Futures contracts wagering that commodities will rise in value have fallen to their lowest in close to six months, according to data provided by government agency the U.S. Commodity Futures Trading Commission.
Bullish Wagers Fall
Government data provided by the financial regulator reveals that during the week ending on December 18, the net-long positions held by hedge funds and other money managers across 18 U.S. futures and options fell 5.6 percent to reach 758,256 contracts, according to Bloomberg.
This figure represents a sharp decline in bullish contracts, as additional data provided by the government agency indicates this was the lowest number of these wagers since June 16, the news source reports. Gold holdings declined to their least since August, and silver holdings fell 14 percent. For the first time in six months, market participants started wagering that wheat would drop in price.
The media outlet reports that one major contributor to the recent decline in bets that commodity prices will increase is the budgetary uncertainty that exists in Washington. Lawmakers will not vote again on potential methods to resolve budget disputes until after Christmas day.
Thus far in 2012, these government officials have not been able to determine what fiscal policy will look like next year. They have been negotiating how new tax revenue will be created and also what cuts will be made to entitlement programs.
If these lawmakers are unable to successfully resolve their disagreements, it will result in more than $600 billion worth of tax increases and spending reductions coming to fruition. The impact of such headwinds are widely expected to be highly detrimental, with the nonpartisan Congressional Budget Office predicting in a recent report that going over the fiscal cliff would push the U.S. economy into recession in 2013.

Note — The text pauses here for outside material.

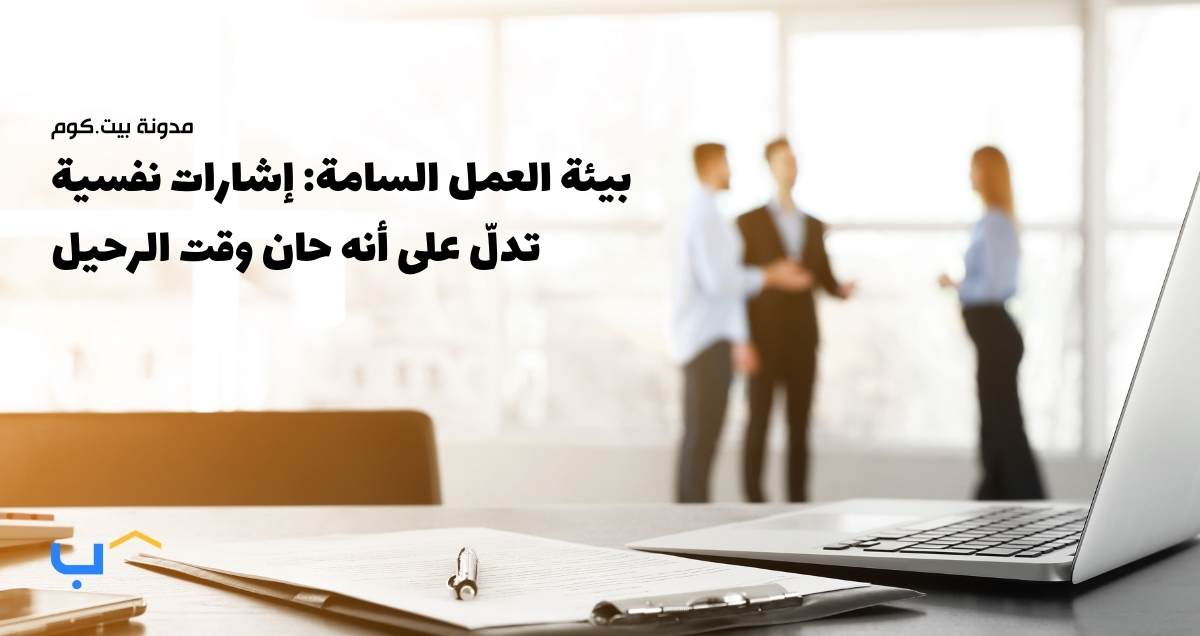 Toxic Work Environments: Psychological Signs It's Time to Move On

"What you have is a re-pricing of risk on concerns of no resolution to the fiscal cliff," Jeffrey Sherman, who contributes to the management of more than $50 billion of assets for Los Angeles, California-based DoubleLine Capital, told the news source. "By going over the cliff, for the consumer, you have less money in the system and therefore less economic growth."
Another area that could affect the market for commodities is the attitude of consumers, as they purchase many of the end products that require these raw materials. Data provided by Thomson Reuters and the University of Michigan reveals that consumer sentiment fell in December, registering its lowest index since July.

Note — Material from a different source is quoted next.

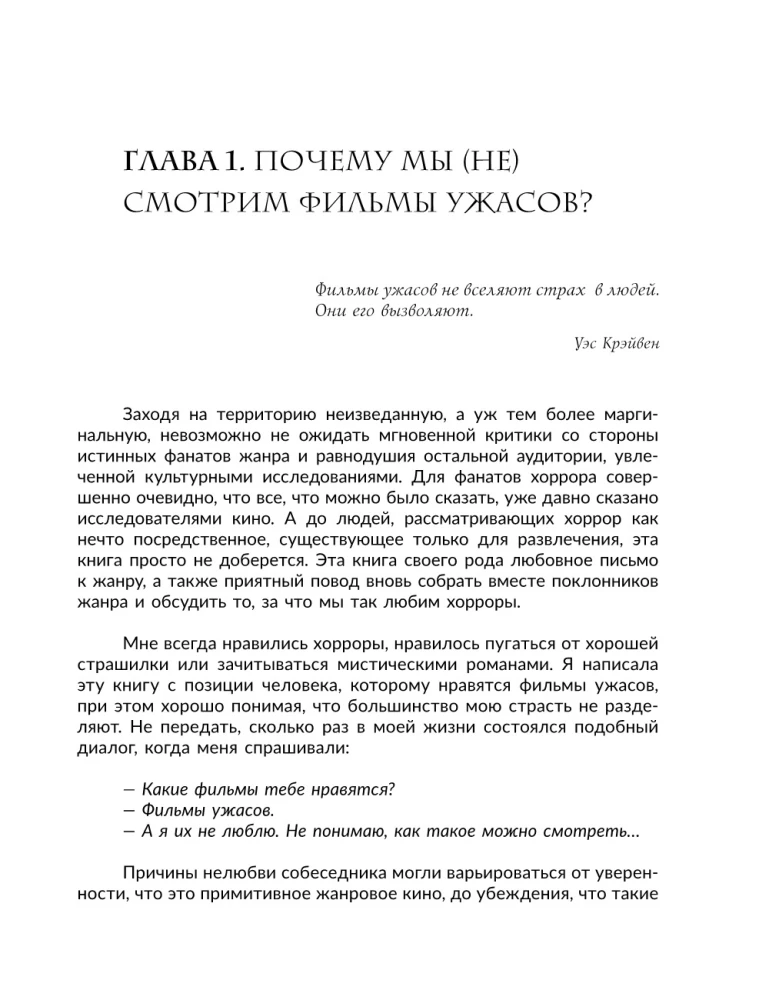 Bardzo straszny film: historia filmów grozy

The final index of consumer sentiment had a value of 72.9 for the month, which was below the median forecast of 75 provided by economists participating in a Bloomberg survey.
These challenges may be temporary, as James Paulsen, the Minneapolis-based chief investment strategist at Wells Capital Management, has predicted that the U.S. economy will likely hold up well and contribute to an improving market for commodities, according to the news source.